If you’re a writer struggling with “showing vs telling,” I heartily recommend checking out those two videos. For those of you who aren’t writerly but are now curious about this whole thing, here it is in a nutshell:
“Showing” creates atmosphere and draws the reader into the story. Example: “Her nose turned pink in the frosty air.” This creates a strong visual and sucks the reader in.
“Telling” plainly informs the reader what’s happening or how a character is feeling, leaving the reader less engaged with the story. Example: “She felt cold.” This tells you exactly what the main character is feeling and leaves nothing to the imagination of the reader.
Apparently, “telling instead of showing” happens to be a HUGE deterrent for most literary agents. And, I totally get why.
Aaaaaand, if I take a good look at my first few chapters – which I’ve been using as the writing samples I send to agents – I admit that they could use a little work in the “showing” department.
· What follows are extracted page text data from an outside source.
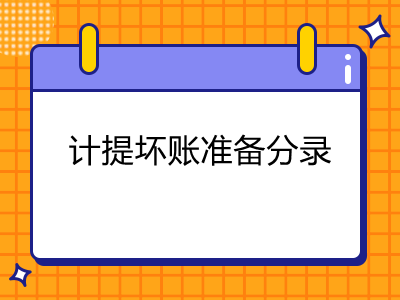 计提坏账准备分录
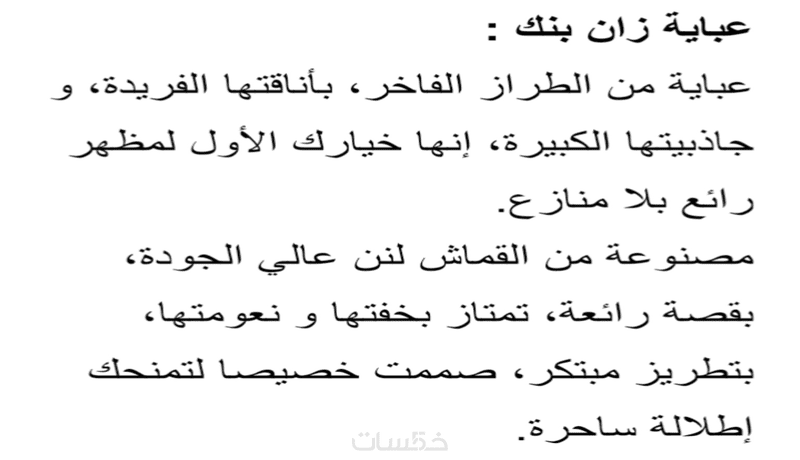 عباية زان بنك :

عباية من الطراز الفاخر، بأناقتها الفريدة، و جاذبيتها الكبيرة، إنها خيارك الأول لمظهر رائع بلا منازع.

مصنوعة من القماش لنن عالي الجودة، بقصة رائعة، تمتاز بخفتها و نعومتها، بتطريز مبتكر، صممت خصيصا لتمنحك إطلالة ساحرة.

خمسات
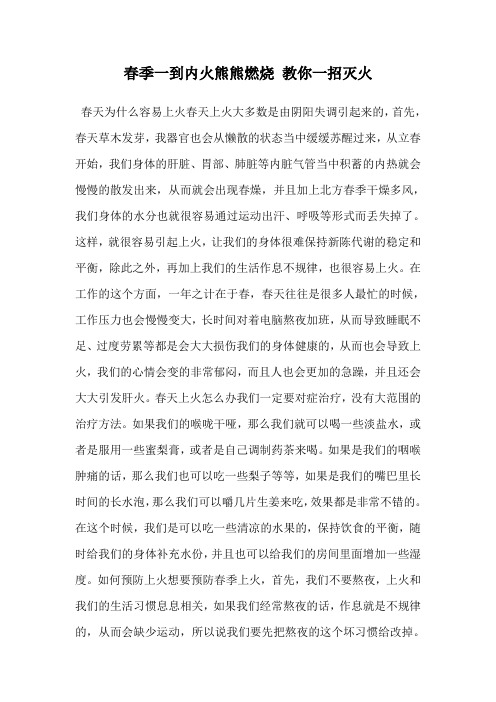 春季一到内火熊熊燃烧 教你一招灭火

春天为什么容易上火春天上火大多数是由阴阳失调引起来的，首先，春天草木发芽，我器官也会从懒散的状态当中缓缓苏醒过来，从立春开始，我们身体的肝脏、胃部、肺脏等内脏气管当中积蓄的内热就会慢慢的散发出来，从而就会出现春燥，并且加上北方春季干燥多风，我们身体的水分也就很容易通过运动出汗、呼吸等形式而丢失掉了。这样，就很容易引起上火，让我们的身体很难保持新陈代谢的稳定和平衡，除此之外，再加上我们的生活作息不规律，也很容易上火。在工作的这个方面，一年之计在于春，春天往往是很多人最忙的时候，工作压力也会慢慢变大，长时间对着电脑熬夜加班，从而导致睡眠不足、过度劳累等都是会大大损伤我们的身体健康的，从而也会导致上火，我们的心情会变的非常郁闷，而且人也会更加的急躁，并且还会大大引发肝火。春天上火怎么办我们一定要对症治疗，没有大范围的治疗方法。如果我们的喉咙干哑，那么我们就可以喝一些淡盐水，或者是服用一些蜜梨膏，或者是自己调制药茶来喝。如果是我们的咽喉肿痛的话，那么我们也可以吃一些梨子等等，如果是我们的嘴巴里长时间的长水泡，那么我们可以嚼几片生姜来吃，效果都是非常不错的。在这个时候，我们是可以吃一些清凉的水果的，保持饮食的平衡，随时给我们的身体补充水份，并且也可以给我们的房间里面增加一些湿度。如何预防上火想要预防春季上火，首先，我们不要熬夜，上火和我们的生活习惯息息相关，如果我们经常熬夜的话，作息就是不规律的，从而会缺少运动，所以说我们要先把熬夜的这个坏习惯给改掉。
So, I’m in the process of revising about half of my first novel, and, of course, going over the other half with a more critical eye. While I’m revising, I’m obviously putting a hold on sending out new queries.
BLOG
And, finally, of course I’ve been working on the blog. I took about a month off from writing book reviews and creating book-inspired recipes, but I got back at it mid-January, and now I’m ready with fresh new content for the first half of 2020.
Thanks for tuning in, Tartlets! Writers, I hope this was helpful for you about writing “hooky” query letters and learning about “showing vs telling.” And, non-writers, as usual, thanks for putting up with me.
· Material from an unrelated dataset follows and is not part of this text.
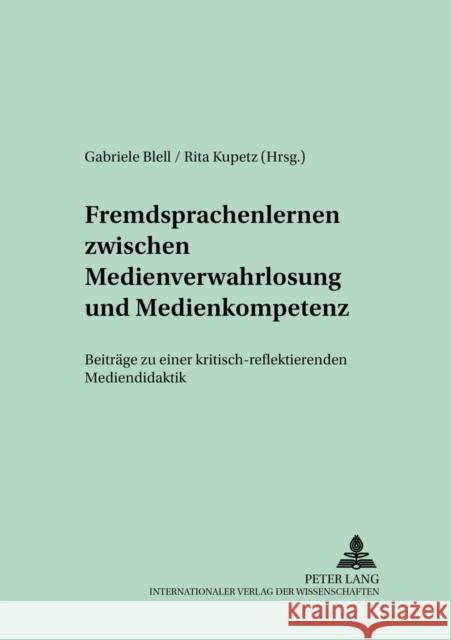 Gabriele Blell / Rita Kupetz (Hrsg.)

Fremdsprachenlernen zwischen Medienverwahrlosung und Medienkompetenz

Beiträge zu einer kritisch-reflektierenden Mediendidaktik

PETER LANG
INTERNATIONALER VERLAG DER WISSENSCHAFTEN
What are your writing goals for 2020? Are you working on a novel? Are you trying to get an agent or publisher? Or, are you starting a blog of your own? I’d love to hear about them!
Love your honesty and perseverence. On that alone, you will secure an agent and be on your way. I too am waiting for feedback on a submission. It’s been 9 days and I know it could take weeks. It’s torture, isn’t it… 🙂 Wishing you all the very best with your querys and submissions and with your second book.
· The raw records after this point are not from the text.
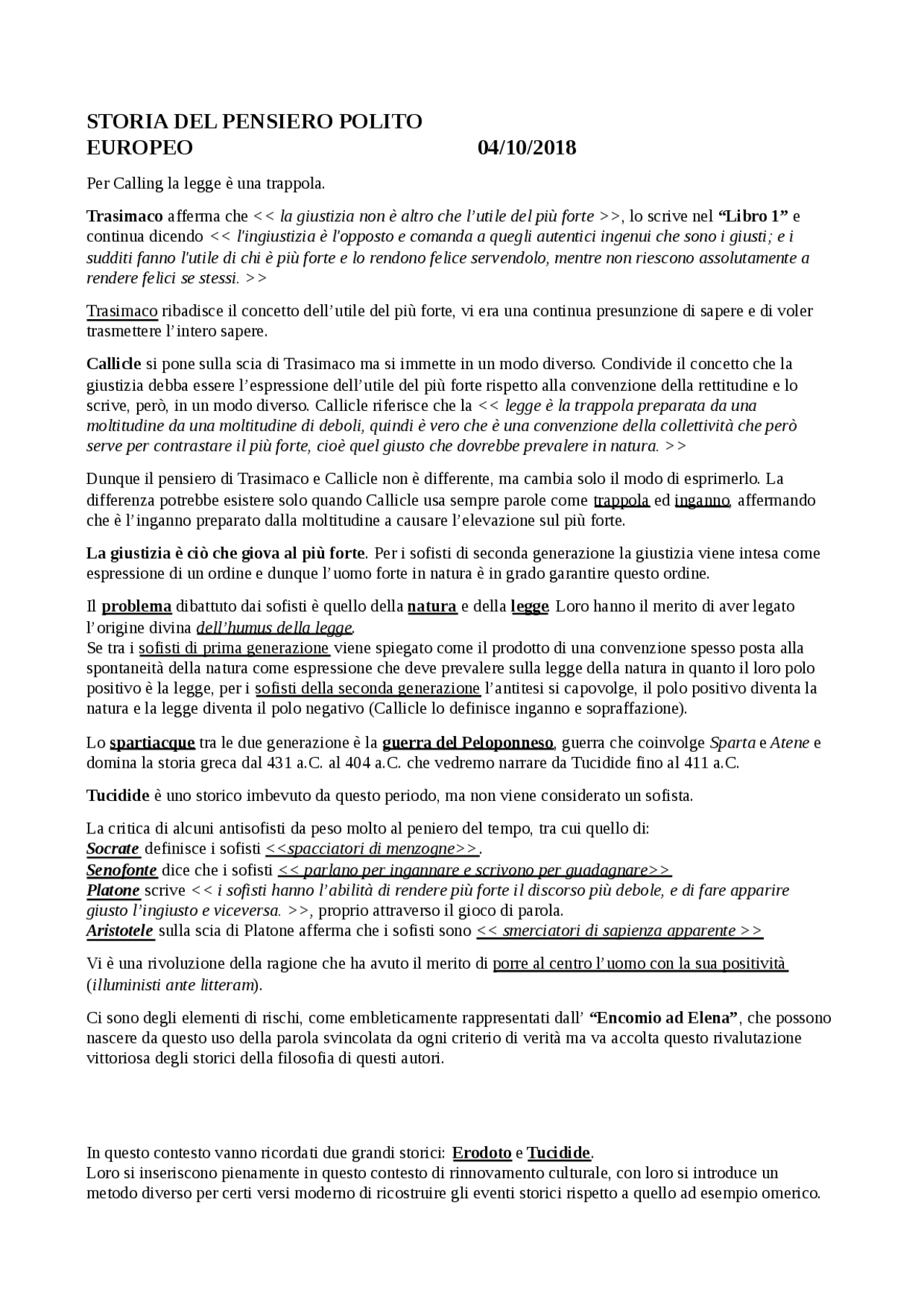 STORIA DEL PENSIERO POLITO EUROPEO 04/10/2018

Per Calling la legge è una trappola.

Trasimaco afferma che << la giustizia non è altro che l'utile del più forte >>, lo scrive nel "Libro 1" e continua dicendo << l'ingiustizia è l'opposto e comanda a quegli autentici ingenui che sono i giusti; e i sudditi fanno l'utile di chi è più forte e lo rendono felice servendolo, mentre non riescono assolutamente a rendere felici se stessi. >>

Trasimaco ribadisce il concetto dell'utile del più forte, vi era una continua presunzione di sapere e di voler trasmettere l'intero sapere.

Callicle si pone sulla scia di Trasimaco ma si immette in un modo diverso. Condivide il concetto che la giustizia debba essere l'espressione dell'utile del più forte rispetto alla convenzione della rettitudine e lo scrive, però, in un modo diverso. Callicle riferisce che la << legge è la trappola preparata da una moltitudine da una moltitudine di deboli, quindi è vero che è una convenzione della collettività che però serve per contrastare il più forte, cioè quel giusto che dovrebbe prevalere in natura. >>

Dunque il pensiero di Trasimaco e Callicle non è differente, ma cambia solo il modo di esprimerlo. La differenza potrebbe esistere solo quando Callicle usa sempre parole come trappola ed inganno, affermando che è l'inganno preparato dalla moltitudine a causare l'elevazione sul più forte.

La giustizia è ciò che giova al più forte. Per i sofisti di seconda generazione la giustizia viene intesa come espressione di un ordine e dunque l'uomo forte in natura è in grado garantire questo ordine.

Il problema dibattuto dai sofisti è quello della natura e della legge. Loro hanno il merito di aver legato l'origine divina dell'humus della legge.
Se tra i sofisti di prima generazione viene spiegato come il prodotto di una convenzione spesso posta alla spontaneità della natura come espressione che deve prevalere sulla legge della natura in quanto il loro polo positivo è la legge, per i sofisti della seconda generazione l'antitesi si capovolge, il polo positivo diventa la natura e la legge diventa il polo negativo (Callicle lo definisce inganno e sopraffazione).

Lo spartiacque tra le due generazione è la guerra del Peloponneso, guerra che coinvolge Sparta e Atene e domina la storia greca dal 431 a.C. al 404 a.C. che vedremo narrare da Tucidide fino al 411 a.C.

Tucidide è uno storico imbevuto da questo periodo, ma non viene considerato un sofista.

La critica di alcuni antisofisti da peso molto al peniero del tempo, tra cui quello di:
Socrate definisce i sofisti <<spacciatori di menzogne>>.
Senofonte dice che i sofisti << parlano per ingannare e scrivono per guadagnare>>
Platone scrive << i sofisti hanno l'abilità di rendere più forte il discorso più debole, e di fare apparire giusto l'ingiusto e viceversa. >>, proprio attraverso il gioco di parola.
Aristotele sulla scia di Platone afferma che i sofisti sono << smerciatori di sapienza apparente >>

Vi è una rivoluzione della ragione che ha avuto il merito di porre al centro l'uomo con la sua positività (illuministi ante litteram).

Ci sono degli elementi di rischi, come embleticamente rappresentati dall' "Encomio ad Elena", che possono nascere da questo uso della parola svincolata da ogni criterio di verità ma va accolta questo rivalutazione vittoriosa degli storici della filosofia di questi autori.

In questo contesto vanno ricordati due grandi storici: Erodoto e Tucidide.
Loro si inseriscono pienamente in questo contesto di rinnovamento culturale, con loro si introduce un metodo diverso per certi versi moderno di ricostruire gli eventi storici rispetto a quello ad esempio omerico.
Hi, Janice! I’m wishing you lots of luck as you wait to hear back on your submission! It’s such a nerve-wracking time, but I hope it ends with you getting really good news. 🙂 What is your book about? Thanks so much for your kind words and well wishes on my own writing and publishing journey.
Hi, you obviously really want to do this, so can I tell you a writing secret? Choose a book similar to yours and rewrite your ideas from your first novel following paragraph structure, chapter structure (ensuring there is symmetry) and dialogue lay out. Do not plagiarize a single word, every word must be yours, but fit them into the sentences using the same rhythm and syntax as the template.
Secondly, study fairy tales and look at the way objects are used symbolically, and the function of the archetypes, for example what does the old woman do? What does the wife tell the husband not to do? For example, do not open this locked cupboard. Find ways to take the symbolic themes in myths such as the Persephone myth, and adjust them to fit the style and genre of your story. When you describe a room, if there is an apple or a pomegranate, or a key in the room, a blue flower etc these can be used to foreshadow events without telling the reader. Show don’t tell, is more subtle than just playing it out instead of stating it. You need to use symbolic objects and archetypes. Look at Vladimir Propp’s Morphology of the Folktale and plan your story using the plot functions, symbols and archetypes in his index.
I did this and an agent just told me she has skipped my full manuscript to the top of her pile and sent me an email address to keep in touch while I wait. She also used the word “wowsers.” A publisher is also considering my full manuscript . There is a formula. It’s called narrative theory. I hope this helps. Good luck!
Hi Jennifer, Thanks for all this detailed feedback! You’ve given me a lot to think about. Lots of luck with the interested agent and publisher! Keep us posted.